**TO-DO LIST:**
[1] In the Nana Falemi biography, who coached him when he started junior football at Steaua in 1981?
[2] Carry the Nana Falemi biography forward, picking up after its last sentence.

**TEXT SHOWN:**
★ ★ ★ ★
Nana Falemi

Personal information
- Full name: Ngassam Nana Falemi
- Date of birth: 5 May 1974 (age 52)
- Place of birth: Bucharest, Romania
- Height: 1.84 m (6 ft 0 in)
- Position: Defensive midfielder

Youth career
- 1981–1992: Steaua București
- 1992: Voința București

Senior career*
- Years: Team / Apps / (Gls)
- 1993–1994: Viscofil București
- 1995–1997: Chimia București
- 1997–2000: Petrolul Ploiești / 55 / (2)
- 2000–2005: Steaua București / 94 / (6)
- 2005: Ergotelis / 8 / (0)
- 2005–2006: Vaslui / 6 / (0)
- 2006: Volyn Lutsk / 7 / (0)
- 2006: Jiangsu Shuntian / 12 / (2)
- 2007–2008: Dunărea Giurgiu / 10 / (1)
- 2008–2009: Gaz Metan Mediaș / 14 / (0)
- Total:  / 206 / (11)

International career
- 2003–2004: Cameroon / 5 / (0)

= Nana Falemi =

Cameroonian footballer (born 1974)

Ngassam Nana Falemi (born 5 May 1974) is a Romanian-born Cameroonian former professional footballer who played as a defensive midfielder.

==Club career==
Falemi began playing junior-level football in 1981, aged 7 at local club Steaua, being coached by Lajos Sătmăreanu. In 1992 he joined Voința, and one year later began his senior career at Divizia C team, Viscofil, before moving to Chimia in the same league in 1995. Afterwards he signed with Petrolul Ploiești where he made his Divizia A debut on 11 November 1997 under coach Alexandru Pall in a 1–0 away victory against Steaua. He played regularly for The Yellow Wolves, most notably under the guidance of coach Marin Ion, attracting the interest of Steaua who decided to transfer him in the middle of the 1999–2000 season.

Falemi helped Steaua win the 2000–01 title, playing 25 games and scoring three goals, being coached by one of his childhood idols, Victor Pițurcă. Afterwards, Falemi made four appearances in the 2001–02 Champions League qualifying rounds, helping them get past Sloga Jugomagnat against whom he scored a goal, but got eliminated in the following round by Dynamo Kyiv. In the following season, he played in the 2003–04 UEFA Cup, as Steaua eliminated Neman Grodno and Southampton in the first two rounds, then after a 1–1 draw in the first leg against Liverpool, they lost the away leg with 1–0, bringing their campaign to an end. In his last season with The Military Men, he played four matches in the 2004–05 UEFA Cup, including a 2–0 victory in the group stage against Standard Liège. He also made five league appearances, leaving in the middle of the season to Ergotelis, Steaua managing to win the title without him.
★ ★ ★ ★
**ENTRIES SHOWN:**
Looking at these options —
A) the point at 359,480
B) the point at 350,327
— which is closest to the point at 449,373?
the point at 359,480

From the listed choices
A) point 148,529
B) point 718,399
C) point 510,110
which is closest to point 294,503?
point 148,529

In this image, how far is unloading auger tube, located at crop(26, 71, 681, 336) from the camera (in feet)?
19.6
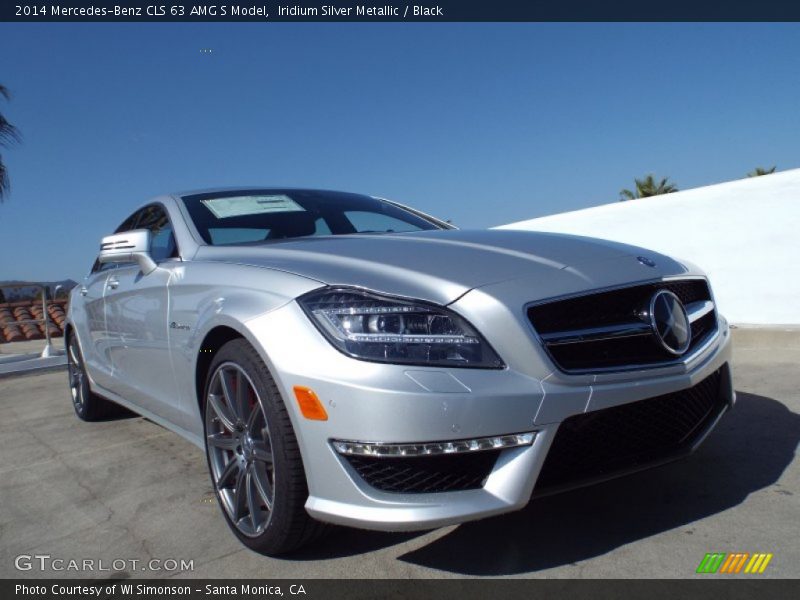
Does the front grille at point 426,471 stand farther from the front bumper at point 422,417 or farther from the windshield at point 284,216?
the windshield at point 284,216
★ ★ ★ ★
**ANSWER LIST:**
[1] Lajos Sătmăreanu

[2]
Falemi made his Alpha Ethniki debut for Ergotelis on 12 February 2005 when coach Manolis Patemtzis sent him in the 66th minute to replace Stavros Labrakis in a 1–1 draw against Aris Thessaloniki. He stayed until the end of the season with The Yellow-Blacks, returning afterwards in Romania at Vaslui. In 2006, Volyn Lutsk paid €10,000 for his transfer from Vaslui, making his Vyshcha Liha debut on 2 April as coach Vitaliy Kvartsyanyi used him the entire match in a 2–0 away loss to Chornomorets Odesa.

Falemi left Volyn at the end of the season, moving to China League One side Jiangsu Shuntian for a short while, before returning to Romania to second league team, Dunărea Giurgiu. For the last season of his career he played for Gaz Metan Mediaș where coach Cristian Pustai wanted him. He made his last appearance in the Romanian first league on 23 November 2008 in Gaz Metan's 1–0 away loss to Farul Constanța, totaling 168 matches with eight goals in the competition.

==International career==
Falemi played five games for Cameroon, making his debut under coach Winfried Schäfer on 27 March 2003 when he came as a substitute and replaced Bill Tchato in a 2–0 friendly victory against Madagascar. His following two appearances were a 0–0 draw against United States in the group stage and a 1–0 win over Colombia in the semi-finals of the 2003 FIFA Confederations Cup. Cameroon reached the final, but lost it with 1–0 to France, without Falemi playing in the match. His last two games for the national team were friendlies, a 0–0 draw against Japan and a 3–0 loss to Bulgaria. He was also part of Cameroon's squad for the 2004 African Cup of Nations, but did not play in any game.

==Personal life==
Falemi was born in Bucharest, Romania to a Cameroonian father and a Romanian mother. He has a twin brother, Nomi, and a younger brother, Cody. In 1981, his parents moved to West Berlin for work, and he was raised by his maternal grandmother.

In 2018, he opened his own football school, "FC Nana Juniors".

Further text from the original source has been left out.